Primeiro era o Verbo, o Rodolfo e eu. Depois de
quase-dois meses no colchão do chão do Padi, assinámos contrato e mudámos os
tarecos para o 4427 de Santa Fe. A casa tinha três quartos, e pouco mais
existia.. O Verbo pedia paciência e construção (além de internet, loiça, lençois, camas, frigorífico e demais trivialidades).

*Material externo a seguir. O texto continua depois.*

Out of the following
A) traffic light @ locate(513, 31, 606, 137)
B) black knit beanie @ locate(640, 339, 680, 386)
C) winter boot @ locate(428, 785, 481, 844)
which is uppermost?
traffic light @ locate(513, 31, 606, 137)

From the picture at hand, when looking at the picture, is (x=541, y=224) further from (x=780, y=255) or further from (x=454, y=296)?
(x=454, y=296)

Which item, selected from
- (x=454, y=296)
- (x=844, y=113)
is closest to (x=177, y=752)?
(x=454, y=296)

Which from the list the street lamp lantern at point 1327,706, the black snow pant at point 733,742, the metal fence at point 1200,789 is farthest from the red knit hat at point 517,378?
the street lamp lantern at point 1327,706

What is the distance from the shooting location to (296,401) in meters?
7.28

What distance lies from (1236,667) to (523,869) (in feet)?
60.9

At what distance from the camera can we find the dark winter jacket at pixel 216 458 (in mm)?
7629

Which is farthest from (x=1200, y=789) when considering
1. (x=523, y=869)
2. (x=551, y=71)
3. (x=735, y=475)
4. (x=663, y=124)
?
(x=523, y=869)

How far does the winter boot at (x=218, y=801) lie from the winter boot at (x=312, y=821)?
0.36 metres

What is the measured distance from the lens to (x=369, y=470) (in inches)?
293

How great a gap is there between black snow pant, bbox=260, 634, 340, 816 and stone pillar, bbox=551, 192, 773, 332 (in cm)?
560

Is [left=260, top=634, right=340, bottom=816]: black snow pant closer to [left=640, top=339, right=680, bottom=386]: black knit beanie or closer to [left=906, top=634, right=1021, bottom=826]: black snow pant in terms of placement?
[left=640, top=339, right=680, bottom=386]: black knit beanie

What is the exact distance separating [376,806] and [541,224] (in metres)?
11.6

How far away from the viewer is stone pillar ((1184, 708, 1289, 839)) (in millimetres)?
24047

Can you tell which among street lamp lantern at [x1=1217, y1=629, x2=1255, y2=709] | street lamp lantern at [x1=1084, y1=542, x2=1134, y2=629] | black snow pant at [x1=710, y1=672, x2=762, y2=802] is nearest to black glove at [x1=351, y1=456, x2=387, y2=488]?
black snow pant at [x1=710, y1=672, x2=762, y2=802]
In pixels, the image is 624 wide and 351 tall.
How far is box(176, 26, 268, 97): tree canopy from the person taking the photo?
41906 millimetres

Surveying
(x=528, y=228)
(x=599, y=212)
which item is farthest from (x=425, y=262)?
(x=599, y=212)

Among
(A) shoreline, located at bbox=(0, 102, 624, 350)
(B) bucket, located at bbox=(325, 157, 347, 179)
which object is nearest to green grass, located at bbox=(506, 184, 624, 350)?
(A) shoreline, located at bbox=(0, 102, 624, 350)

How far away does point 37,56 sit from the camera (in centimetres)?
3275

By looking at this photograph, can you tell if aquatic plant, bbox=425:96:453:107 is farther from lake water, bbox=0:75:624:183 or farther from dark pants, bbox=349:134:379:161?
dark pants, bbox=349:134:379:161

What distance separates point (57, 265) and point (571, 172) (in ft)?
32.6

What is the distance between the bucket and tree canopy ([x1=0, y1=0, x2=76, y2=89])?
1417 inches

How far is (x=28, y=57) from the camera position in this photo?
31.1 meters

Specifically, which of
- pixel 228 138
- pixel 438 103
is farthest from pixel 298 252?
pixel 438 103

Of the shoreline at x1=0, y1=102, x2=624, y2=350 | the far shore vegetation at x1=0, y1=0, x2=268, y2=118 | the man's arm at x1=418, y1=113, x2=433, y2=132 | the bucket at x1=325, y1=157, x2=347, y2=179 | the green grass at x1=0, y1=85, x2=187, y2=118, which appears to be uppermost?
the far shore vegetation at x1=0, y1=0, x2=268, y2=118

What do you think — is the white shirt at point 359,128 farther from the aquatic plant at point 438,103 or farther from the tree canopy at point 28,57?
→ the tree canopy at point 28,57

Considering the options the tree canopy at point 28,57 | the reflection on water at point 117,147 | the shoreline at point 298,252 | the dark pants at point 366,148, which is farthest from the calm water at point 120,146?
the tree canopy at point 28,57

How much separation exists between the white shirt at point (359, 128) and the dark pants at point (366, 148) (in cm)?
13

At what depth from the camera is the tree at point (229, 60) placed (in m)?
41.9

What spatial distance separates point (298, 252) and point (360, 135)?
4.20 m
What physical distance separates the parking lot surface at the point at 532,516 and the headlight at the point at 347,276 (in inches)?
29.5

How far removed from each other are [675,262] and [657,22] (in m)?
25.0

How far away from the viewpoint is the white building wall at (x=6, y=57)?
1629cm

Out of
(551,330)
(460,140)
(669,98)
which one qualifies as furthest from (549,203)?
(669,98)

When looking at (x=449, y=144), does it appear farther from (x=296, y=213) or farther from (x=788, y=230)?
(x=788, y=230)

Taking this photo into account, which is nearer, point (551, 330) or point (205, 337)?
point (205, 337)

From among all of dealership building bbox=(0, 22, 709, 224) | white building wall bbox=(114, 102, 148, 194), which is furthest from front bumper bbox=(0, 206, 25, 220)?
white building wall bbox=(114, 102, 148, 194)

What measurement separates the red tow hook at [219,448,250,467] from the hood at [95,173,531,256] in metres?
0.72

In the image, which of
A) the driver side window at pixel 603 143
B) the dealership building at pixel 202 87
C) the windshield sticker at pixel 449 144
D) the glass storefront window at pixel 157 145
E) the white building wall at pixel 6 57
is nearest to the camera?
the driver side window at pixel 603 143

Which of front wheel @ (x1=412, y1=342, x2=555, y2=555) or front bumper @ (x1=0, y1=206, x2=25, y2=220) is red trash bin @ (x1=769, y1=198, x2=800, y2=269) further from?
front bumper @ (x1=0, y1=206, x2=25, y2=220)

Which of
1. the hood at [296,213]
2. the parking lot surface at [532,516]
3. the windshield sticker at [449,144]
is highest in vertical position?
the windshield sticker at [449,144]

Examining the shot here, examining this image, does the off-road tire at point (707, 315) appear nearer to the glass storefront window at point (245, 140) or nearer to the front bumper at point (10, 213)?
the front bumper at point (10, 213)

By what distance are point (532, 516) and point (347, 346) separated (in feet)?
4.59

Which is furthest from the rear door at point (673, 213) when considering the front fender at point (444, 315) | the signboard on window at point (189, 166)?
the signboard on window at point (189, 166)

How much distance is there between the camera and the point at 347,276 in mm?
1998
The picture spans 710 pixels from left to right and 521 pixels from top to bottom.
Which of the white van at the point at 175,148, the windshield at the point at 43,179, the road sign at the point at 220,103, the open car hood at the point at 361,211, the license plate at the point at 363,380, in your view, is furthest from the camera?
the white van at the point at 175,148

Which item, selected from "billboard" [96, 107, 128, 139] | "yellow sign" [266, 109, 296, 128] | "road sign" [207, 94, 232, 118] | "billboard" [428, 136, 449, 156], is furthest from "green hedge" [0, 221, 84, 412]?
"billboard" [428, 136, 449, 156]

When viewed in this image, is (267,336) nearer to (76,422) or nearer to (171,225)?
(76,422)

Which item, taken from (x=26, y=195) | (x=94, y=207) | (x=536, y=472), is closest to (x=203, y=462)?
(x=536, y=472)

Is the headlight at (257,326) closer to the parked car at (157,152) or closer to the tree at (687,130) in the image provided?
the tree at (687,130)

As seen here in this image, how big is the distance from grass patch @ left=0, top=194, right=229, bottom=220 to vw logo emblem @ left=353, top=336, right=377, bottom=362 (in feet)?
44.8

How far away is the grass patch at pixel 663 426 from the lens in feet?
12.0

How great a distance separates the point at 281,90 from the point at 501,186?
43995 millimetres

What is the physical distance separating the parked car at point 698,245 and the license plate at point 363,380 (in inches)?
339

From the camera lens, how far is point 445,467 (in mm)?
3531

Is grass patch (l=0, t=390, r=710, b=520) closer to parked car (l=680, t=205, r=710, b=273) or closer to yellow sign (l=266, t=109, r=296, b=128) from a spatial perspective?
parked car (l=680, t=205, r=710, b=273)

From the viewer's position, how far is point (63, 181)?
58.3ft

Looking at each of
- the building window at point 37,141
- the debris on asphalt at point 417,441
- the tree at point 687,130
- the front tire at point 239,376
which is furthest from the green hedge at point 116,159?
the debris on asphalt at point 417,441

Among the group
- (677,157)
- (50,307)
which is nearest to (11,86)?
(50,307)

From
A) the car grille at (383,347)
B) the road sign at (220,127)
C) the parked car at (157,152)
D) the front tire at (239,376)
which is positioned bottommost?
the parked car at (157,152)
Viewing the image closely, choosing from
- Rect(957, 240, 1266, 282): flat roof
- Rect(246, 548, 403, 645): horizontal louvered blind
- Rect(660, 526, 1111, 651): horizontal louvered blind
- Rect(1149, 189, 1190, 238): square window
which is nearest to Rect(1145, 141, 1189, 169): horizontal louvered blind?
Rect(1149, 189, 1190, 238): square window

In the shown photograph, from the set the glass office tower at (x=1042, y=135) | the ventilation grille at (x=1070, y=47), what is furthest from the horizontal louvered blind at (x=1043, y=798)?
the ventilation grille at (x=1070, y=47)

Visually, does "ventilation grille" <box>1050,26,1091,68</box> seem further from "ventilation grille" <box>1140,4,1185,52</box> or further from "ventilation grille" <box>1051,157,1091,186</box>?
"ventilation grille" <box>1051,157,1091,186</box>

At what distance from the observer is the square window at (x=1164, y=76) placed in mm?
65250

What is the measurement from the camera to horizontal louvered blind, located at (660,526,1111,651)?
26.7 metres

Depois, rapidamente foi o Tempo e a mudança, as saídas e as entradas. A Casa mudou
sete vezes de personalidade em jeito mensual, e com ela os nossos próprios dias e estados de
coisas: foi-se-nos o Vasco e com
ele um pedaço de vida, as oportunidades laborais no mundo da restauração e as
dicas culturais da semana; entrou a Dani, e ganhamos critério Mendocino na
abertura dos vinhos, mas a casa ficou mais silenciosa (não porque a Dani fosse
especialmente sorrateira, mas porque o Vasco do coraçao-meu não o era – e, devo
acrescentar, não o era de forma brilhante). Com as portas
dos quartos agora fechadas, quis vida e movimento na casa, barulho-família-confusão, e à falta de melhor, veio a Sur (multibatizada de Suri, Suriname, por
2 semanas Maria de Buenos Aires, Bicho, Bichedo, Bicheza, Gata, Gatinha, Psst,
ou, mais solene e recentemente, Gatinha La Perra), que fez mudar os gestos – desde os
objetos que deixaram de poder ser esquecidos em cima da mesa (à hora de fecho
do dia de ontem, 4 auriculares de alta qualidade, três canetas e lápis vários e
um forro de casaco haviam perecido nas garras de Sur, a Impiedosa), à virilidade dos homens
da Casa, comprometida com tamanha fofura em formato bicho-bola –, e foi o fim da
Quietude (porque a Gata não é um gato, é uma chita adestrada na Cia, capaz de fazer mexer três coisas ao mesmo tempo sem sair do lugar).
Depois saiu o
Adam-Curitiba, Adam-Bartola, fechando assim o ciclo dos primogénitos da Casa,
dos turnos e biscates e dos amigos feitos de avental; e aos três dias, entrou a
Kristina, austríaca-personagem que aprendeu espanhol com o jeitinho de Santiago
del Estero (que é como quem diz que aprendeu português com xotaque dax bêirax)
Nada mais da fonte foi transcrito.